● **Given text**
:::::
Exhibit 99.1
September 4, 2008
BY HAND AND VIA FACSIMILE
Wilmington Trust Company,
as Administrative Agent
Corporate Client Services
Wilmington Trust FSB
591 Broadway, 2nd Floor
New York, New York 10012
Attention: Boris Treyger, Vice President
and
The Lenders Referred
to Below
c/o Wilmington Trust Company,
as Administrative Agent
Corporate Client Services
Wilmington Trust FSB
591 Broadway, 2nd Floor
New York, New York 10012
Attention: Boris Treyger, Vice President
Re: | Movie Gallery, Inc.- Capital Contribution Notice |
Dear Sirs:
Reference is made to that certain Amended and Restated First Lien Credit and Guaranty Credit Agreement (the “Agreement”), dated as of March 8, 2007, as amended and restated as of May 20, 2008, among Movie Gallery, Inc., a Delaware corporation (“Borrower”), certain Subsidiaries of Borrower, as Guarantors, the Lenders party thereto from time to time, Wilmington Trust Company, as Administrative Agent, and Deutsche Bank Trust Company Americas, as Collateral Agent. Capitalized terms used and not otherwise defined herein shall have the meanings ascribed to them in the Agreement.
:::::
● **Recorded information**
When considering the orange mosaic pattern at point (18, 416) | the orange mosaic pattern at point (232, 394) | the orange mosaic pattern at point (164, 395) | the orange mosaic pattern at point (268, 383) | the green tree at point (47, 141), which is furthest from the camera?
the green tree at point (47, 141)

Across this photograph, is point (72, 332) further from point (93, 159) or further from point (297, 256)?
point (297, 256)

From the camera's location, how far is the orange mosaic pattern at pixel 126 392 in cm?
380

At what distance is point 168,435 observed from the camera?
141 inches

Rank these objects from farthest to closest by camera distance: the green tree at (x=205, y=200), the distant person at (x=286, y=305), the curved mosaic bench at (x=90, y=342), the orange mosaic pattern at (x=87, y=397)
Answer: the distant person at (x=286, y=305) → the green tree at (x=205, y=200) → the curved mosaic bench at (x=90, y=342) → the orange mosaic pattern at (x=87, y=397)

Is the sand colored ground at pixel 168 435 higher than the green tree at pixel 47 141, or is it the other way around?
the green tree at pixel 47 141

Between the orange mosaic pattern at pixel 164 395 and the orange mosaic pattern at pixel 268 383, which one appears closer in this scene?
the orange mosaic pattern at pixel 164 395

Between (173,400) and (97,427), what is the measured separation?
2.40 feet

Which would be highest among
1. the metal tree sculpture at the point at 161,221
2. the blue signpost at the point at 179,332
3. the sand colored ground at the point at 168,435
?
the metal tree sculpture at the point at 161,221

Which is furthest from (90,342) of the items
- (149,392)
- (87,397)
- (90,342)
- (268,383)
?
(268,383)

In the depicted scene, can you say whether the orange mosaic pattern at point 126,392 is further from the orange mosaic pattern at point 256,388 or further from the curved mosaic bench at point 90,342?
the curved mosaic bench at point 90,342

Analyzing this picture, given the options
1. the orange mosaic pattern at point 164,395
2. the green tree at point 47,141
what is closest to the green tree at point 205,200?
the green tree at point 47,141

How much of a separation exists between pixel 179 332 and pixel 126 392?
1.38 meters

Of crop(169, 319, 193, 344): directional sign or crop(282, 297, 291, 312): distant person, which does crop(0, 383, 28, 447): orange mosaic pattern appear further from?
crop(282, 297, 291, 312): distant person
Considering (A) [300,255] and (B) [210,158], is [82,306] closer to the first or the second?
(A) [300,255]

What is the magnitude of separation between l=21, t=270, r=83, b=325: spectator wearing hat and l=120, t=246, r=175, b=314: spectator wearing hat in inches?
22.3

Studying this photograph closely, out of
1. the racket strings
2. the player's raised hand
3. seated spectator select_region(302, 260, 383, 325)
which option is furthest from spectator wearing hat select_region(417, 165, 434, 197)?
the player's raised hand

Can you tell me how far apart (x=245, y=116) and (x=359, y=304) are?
:::::
● **Your task**
In the Movie Gallery letter, how is a reader meant to understand a capitalized term that the letter doesn't define, and why? Answer in one to three sentences. Answer from the Movie Gallery letter only.

● **Answer to this task**
Such a term carries the meaning given to it in the Agreement, the Amended and Restated First Lien Credit and Guaranty Credit Agreement dated March 8, 2007. The letter says capitalized terms used and not otherwise defined in it have the meanings ascribed to them in that Agreement.